- _Assigned task 1_:
Decide whether each statement below agrees with the passage on party spending caps. Answer yes or no for each, quoting the deciding words.
(a) In 2001 the Supreme Court ruled that the limits should remain.
(b) The Sixth Circuit will hear oral arguments in Washington.
(c) Lee E. Goodman currently chairs the FEC.

- _Exercise passage_:
-- -- --

- Full Sixth Circuit set to hear arguments on spending caps
- Detractors say limits help prevent corrupt quid pro quo
Republicans have long sought to abolish the cap on how much political parties can spend in coordination with federal political candidates. And while the issue will go in front of appeals judges Wednesday, they ultimately have their sights set on the nation’s highest court.
The full US Court of Appeals for the Sixth Circuit will hear oral arguments in Cincinnati on whether to lift the limits on “coordinated party expenditures” on free-speech grounds. Republicans argue that a lot has changed since 2001, when a divided Supreme Court ruled that the limits should remain.
The court’s decision could, to hear the Federal Election Commission and its allies in opposition tell it, open another avenue for large amounts of money to give way to illegal backroom deals.
“It’s not more money, it’s just more direct money,” said Tara Malloy, senior director for appellate litigation and strategy at the watchdog group Campaign Legal Center. “And unfortunately, a more direct connection between the big donor and the candidate that benefits, and one that will probably only be used to further ingratiate big donors with candidates and lead to further political corruption.”
The case is the latest Republicans have brought that to allow big-money contributions. A win would not only mean coordination on things like advertising, but the infrastructural hoops parties must jump through to independently spend money to boost a candidate may become a thing of the past.
“What you’re doing is you’re frustrating the ability of a political association to engage in its own speech in cooperation with its own candidate for office, with very little demonstration that such expenditures would corrupt the politician,” said Lee E. Goodman, a former Republican FEC chairman and commissioner who’s now a partner at Wiley Rein LLP.

-- -- --

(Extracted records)
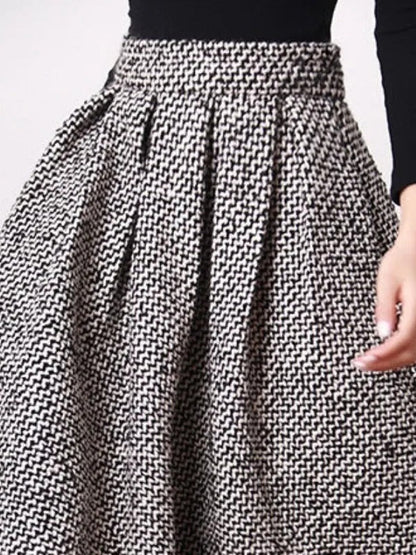Black and white herringbone A line skirt seen from the front, with a hand slipped into the side pocket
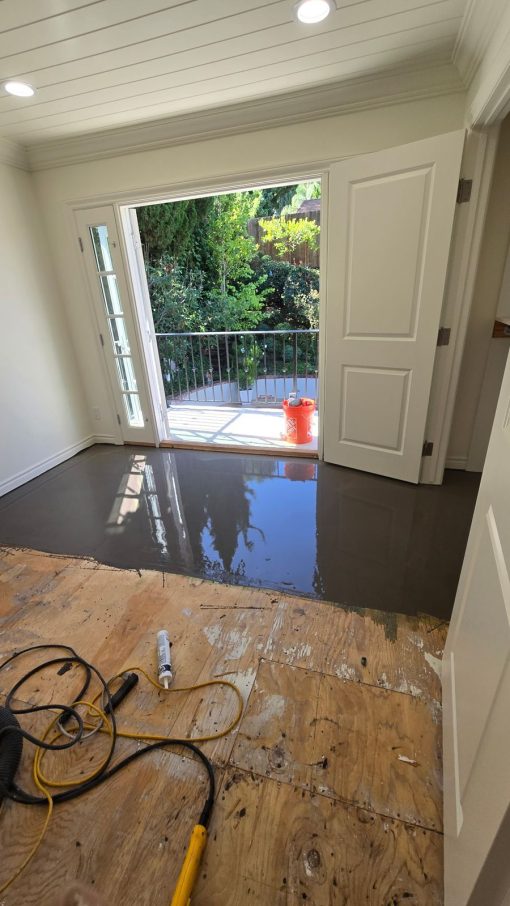 Self-leveling material poured over the plywood subfloor before hardwood installation in Woodland Hills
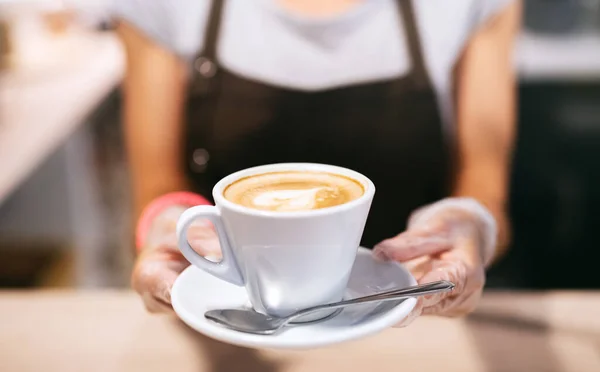 Mujer irreconocible con guantes trabajando en la cafetería, sosteniendo una taza de café . — Foto de Stock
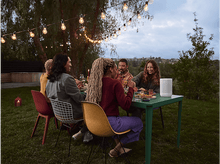 Charger l&#39;image dans la galerie, Un groupe de personnes est assis autour d&#39;une table, éclairé par des guirlandes lumineuses en extérieur.
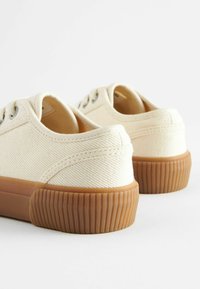 Płócienne sneakersy w kolorze kremowym z teksturowaną powierzchnią. Posiadają okrągłe oczka oraz podeszwę z gumy w kolorze karmelowym z pionowymi paskami.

-- -- --

- _Assigned task 2_:
Rewrite the records from their first line through the line holding "Mujer irreconocible con", inclusive, with "plywood subfloor" changed to "concrete slab" and all else unchanged. Omit the pictures.

- _Task answer 1_:
(a) Yes: "a divided Supreme Court ruled that the limits should remain."
(b) No: "will hear oral arguments in Cincinnati"
(c) No: "a former Republican FEC chairman and commissioner"

- _Task answer 2_:
Black and white herringbone A line skirt seen from the front, with a hand slipped into the side pocket
 Self-leveling material poured over the concrete slab before hardwood installation in Woodland Hills
 Mujer irreconocible con guantes trabajando en la cafetería, sosteniendo una taza de café . — Foto de Stock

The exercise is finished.